Forward-thinking organizations are exploring distributed research models combining U.S. leadership with Latin American depth. Senior researchers direct strategy while PhD-level contributors execute specialized evaluation and refinement work.
The structural forces exist. What's missing is execution. For AI labs and research-driven companies, the question isn't whether to build distributed teams—it's whether to move while the talent market remains underutilized or wait for competition to discover the opportunity.

Operational Lessons

Follow the bottleneck shift. AI's constraint moved from compute to specialized human expertise. When scarcity patterns change, first movers capture disproportionate value. Watch where talent becomes scarce, not just where capital flows.

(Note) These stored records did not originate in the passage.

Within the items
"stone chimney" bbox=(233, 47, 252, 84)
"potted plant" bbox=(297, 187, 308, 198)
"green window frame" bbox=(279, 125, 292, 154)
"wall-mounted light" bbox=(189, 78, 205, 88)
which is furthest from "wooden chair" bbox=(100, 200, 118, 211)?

Geographic arbitrage compounds. 40-60% cost savings for equivalent research quality isn't marginal efficiency—it's structural advantage that compounds over development cycles. Global research teams built now create cost and scale moats that latecomers can't easily close.
Timezone overlap is undervalued infrastructure. Asynchronous communication works for code development. Post-training requires iterative expert-engineer loops. Latin America's overlap with U.S. business hours isn't coincidence—it's operational advantage.
First-mover windows close quickly. The Latin American AI talent pool remains underpriced precisely because it's not yet widely recognized. Companies building relationships with researchers in São Paulo, Buenos Aires, and Mexico City today secure hiring, cost, and relationship advantages. Market discovery eliminates arbitrage opportunities.
Breakthrough geography is unpredictable. Silicon Valley historically concentrated AI talent through proximity and prestige. Remote work broke that constraint. The next major AI contribution might come from a PhD in Buenos Aires designing model evaluation frameworks that nobody in San Francisco considered. Geography no longer limits intellectual contribution.
The constraint that matters most is shifting from chips to minds. The question is whether you'll adjust your talent strategy before or after the market prices in this reality.